Il pregiudizio del minore però deve essere valutato in concreto, non certo sulla base delle considerazioni astratte di un genitore rispetto ai principi religiosi seguiti dall’altro genitore (Cass. 21916/2019).

Né viene considerato rilevante da parte del Tribunale che il minore sia stato educato dai genitori ad una diversa fede religiosa; è richiesto invece che ciascun genitore rispetti il credo dell’altro, permettendo e non impedendo al minore di praticare o frequentare le celebrazioni religiose dell’altro genitore, unitamente alle tradizioni ed attività legati alla religione professata da ciascun genitore, anche se in contrasto con i principi della propria.

Affido condiviso e collocazione prevalente della prole minore presso un genitore

Affido condiviso e collocazione prevalente della prole minore presso un genitore

Salvo la sussistenza di situazioni particolari, alla separazione dei coniugi consegue l’affidamento della prole minore ad entrambi i genitori, nel rispetto del principio di bigenitorialità, che assicura la partecipazione paritaria di entrambi i genitori alla vita dei figli ed all’esplicazione dei doveri di mantenimento, accudimento ed educazione della prole.

Diverso è il collocamento dei minori presso uno dei genitori, conseguenza questa del fatto che, a seguito della separazione, il nucleo familiare originario si disgrega e uno dei genitori necessariamente si allontana dalla casa familiare.

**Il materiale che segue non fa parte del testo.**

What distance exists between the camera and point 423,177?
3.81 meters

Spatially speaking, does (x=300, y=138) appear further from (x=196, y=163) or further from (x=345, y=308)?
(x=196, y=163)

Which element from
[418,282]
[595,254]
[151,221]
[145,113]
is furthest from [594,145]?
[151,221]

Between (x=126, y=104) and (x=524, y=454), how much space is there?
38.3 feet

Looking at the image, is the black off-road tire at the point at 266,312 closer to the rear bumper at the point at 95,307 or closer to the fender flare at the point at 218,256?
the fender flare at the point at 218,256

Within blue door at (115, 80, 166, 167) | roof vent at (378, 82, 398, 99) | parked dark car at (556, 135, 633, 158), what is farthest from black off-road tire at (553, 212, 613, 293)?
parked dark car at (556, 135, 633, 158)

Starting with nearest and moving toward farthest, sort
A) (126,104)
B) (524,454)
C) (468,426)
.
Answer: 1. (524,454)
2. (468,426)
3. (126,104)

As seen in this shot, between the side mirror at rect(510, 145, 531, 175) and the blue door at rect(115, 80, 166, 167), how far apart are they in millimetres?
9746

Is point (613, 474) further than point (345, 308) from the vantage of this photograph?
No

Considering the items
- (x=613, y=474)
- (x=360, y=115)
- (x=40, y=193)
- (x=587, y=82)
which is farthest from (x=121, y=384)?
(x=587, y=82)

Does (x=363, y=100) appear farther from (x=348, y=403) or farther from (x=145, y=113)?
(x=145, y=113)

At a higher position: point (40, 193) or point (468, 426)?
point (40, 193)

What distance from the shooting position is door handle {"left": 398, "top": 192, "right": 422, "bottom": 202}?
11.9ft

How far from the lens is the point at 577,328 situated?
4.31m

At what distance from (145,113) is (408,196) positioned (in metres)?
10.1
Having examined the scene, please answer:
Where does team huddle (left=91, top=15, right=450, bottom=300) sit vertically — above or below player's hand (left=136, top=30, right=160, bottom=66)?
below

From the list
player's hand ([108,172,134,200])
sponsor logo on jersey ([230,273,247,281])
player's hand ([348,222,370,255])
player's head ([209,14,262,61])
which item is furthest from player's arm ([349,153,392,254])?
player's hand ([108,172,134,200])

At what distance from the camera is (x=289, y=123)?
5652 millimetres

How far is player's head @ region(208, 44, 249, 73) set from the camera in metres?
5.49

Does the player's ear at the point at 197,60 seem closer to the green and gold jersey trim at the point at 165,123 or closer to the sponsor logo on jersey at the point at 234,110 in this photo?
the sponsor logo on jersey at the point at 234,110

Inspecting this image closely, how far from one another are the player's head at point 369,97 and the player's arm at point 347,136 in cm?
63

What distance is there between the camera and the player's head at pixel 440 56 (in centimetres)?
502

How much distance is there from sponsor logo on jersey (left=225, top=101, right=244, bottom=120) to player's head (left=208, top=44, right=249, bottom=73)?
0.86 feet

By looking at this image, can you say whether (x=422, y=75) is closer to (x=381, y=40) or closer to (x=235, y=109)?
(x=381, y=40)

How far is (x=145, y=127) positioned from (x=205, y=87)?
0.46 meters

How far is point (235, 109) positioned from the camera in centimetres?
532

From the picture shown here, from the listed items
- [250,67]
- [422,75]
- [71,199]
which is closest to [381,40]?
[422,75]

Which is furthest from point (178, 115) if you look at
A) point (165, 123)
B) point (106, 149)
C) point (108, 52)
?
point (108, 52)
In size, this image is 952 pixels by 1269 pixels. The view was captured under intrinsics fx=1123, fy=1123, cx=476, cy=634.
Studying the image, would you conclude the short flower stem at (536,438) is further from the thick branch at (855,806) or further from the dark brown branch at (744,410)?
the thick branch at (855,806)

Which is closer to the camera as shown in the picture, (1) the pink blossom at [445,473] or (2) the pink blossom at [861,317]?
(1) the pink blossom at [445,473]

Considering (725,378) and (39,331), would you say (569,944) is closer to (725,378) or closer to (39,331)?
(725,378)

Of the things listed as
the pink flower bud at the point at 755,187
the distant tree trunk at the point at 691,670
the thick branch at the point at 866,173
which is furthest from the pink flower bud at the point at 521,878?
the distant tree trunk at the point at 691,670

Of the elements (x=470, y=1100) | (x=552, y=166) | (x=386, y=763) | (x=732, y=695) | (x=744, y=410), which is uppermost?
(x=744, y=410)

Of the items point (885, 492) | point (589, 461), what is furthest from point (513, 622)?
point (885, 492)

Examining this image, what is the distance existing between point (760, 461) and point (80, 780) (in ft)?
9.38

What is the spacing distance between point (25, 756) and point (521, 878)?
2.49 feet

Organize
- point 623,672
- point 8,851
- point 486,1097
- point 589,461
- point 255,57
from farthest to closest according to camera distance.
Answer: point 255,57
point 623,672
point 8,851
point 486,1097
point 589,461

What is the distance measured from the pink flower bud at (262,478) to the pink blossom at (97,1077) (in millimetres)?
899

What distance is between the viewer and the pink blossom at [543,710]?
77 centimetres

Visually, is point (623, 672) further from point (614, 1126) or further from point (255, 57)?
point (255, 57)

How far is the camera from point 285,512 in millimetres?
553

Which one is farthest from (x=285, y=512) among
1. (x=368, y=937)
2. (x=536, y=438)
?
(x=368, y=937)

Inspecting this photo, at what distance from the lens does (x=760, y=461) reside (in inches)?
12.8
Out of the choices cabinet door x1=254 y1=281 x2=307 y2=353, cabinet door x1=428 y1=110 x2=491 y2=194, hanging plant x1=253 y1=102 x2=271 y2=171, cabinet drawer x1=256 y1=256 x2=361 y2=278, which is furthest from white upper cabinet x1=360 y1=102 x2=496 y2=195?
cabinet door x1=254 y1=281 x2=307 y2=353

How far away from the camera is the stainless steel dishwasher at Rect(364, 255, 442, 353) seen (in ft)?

I minori vengono quindi prevalentemente collocati presso l’abitazione di uno dei genitori, solitamente nella casa familiare, con regolamentazione del diritto frequentazione del genitore non collocatario.

La regolamentazione dei rapporti fra genitori non conviventi e figli minori non può tuttavia avvenire sulla base di una simmetrica e paritaria ripartizione dei tempi di permanenza con entrambi i genitori, ma deve essere il risultato di una valutazione che, partendo dall’esigenza di garantire ai minori la situazione più idonea a salvaguardare  il loro benessere ed a garantire la loro crescita serena ed armoniosa, tenga conto del loro diritto ad una significativa e piena realizzazione con entrambi i genitori, e del diritto di questi ultimi ad una piena realizzazione della loro relazione con i figli e all’esplicazione del loro ruolo educativo.

 

 

Risarcimento del danno conseguenti al matrimonio

Risarcimento del danno per violazione dei doveri conseguenti al matrimonio

I doveri che derivano ai coniugi dal matrimonio sono previsti dall’art. 143 del c.c. e sono il dovere di collaborazione, coabitazione, assistenza e fedeltà; si tratta di doveri che hanno una natura giuridica vera e propria.

 

La violazione dei doveri coniugali è sanzionabile in primo luogo con i rimedi previsti dal diritto di famiglia, quali ad esempio la separazione od il divorzio. Quando la violazione dei doveri coniugali provochi la lesione di diritti costituzionalmente protetti, può integrare gli estremi dell’illecito civile, con conseguente diritto al risarcimento del danno non patrimoniale ai sensi dell’art. 2059 c.c.. Ciò anche laddove non sia stata pronunciato l’addebito a carico del coniuge che li ha violati.

Risarcimento del danno conseguenti al matrimonio

Il diritto al risarcimento richiede due requisiti: la violazione di un diritto fondamentale di rango costituzionale, quale la dignità della persona, e la particolare gravità della violazione, per essere stata realizzata con modalità insultante, ingiuriosa ed offensiva. In tal senso, è risarcibile anche il danno non patrimoniale da adulterio (Cass. 6598/2019), purché la lesione superi la soglia della normale tollerabilità. Il danno cosiddetto endofamiliare da adulterio sarà quindi risarcibile non in quanto tale, ma solo se condotto con modalità insultanti, ingiuriose ed offensive.

In tale materia si innesta una recente sentenza del Tribunale di Reggio Emilia, che ha esaminato il caso di un coniuge che scopriva solo dopo molti anni di non essere il padre biologico del figlio nato in costanza di matrimonio. Nel caso di specie la violazione degli obblighi coniugali non era stata ricondotta alla mera violazione del dovere di fedeltà, che non avrebbe potuto da solo fondare la richiesta di risarcimento ex art. 2059 c.c. perché non condotta con modalità insultante ed ingiuriosa, ma al fatto che la moglie aveva nascosto al marito che la gravidanza era dovuta al rapporto con un altro uomo.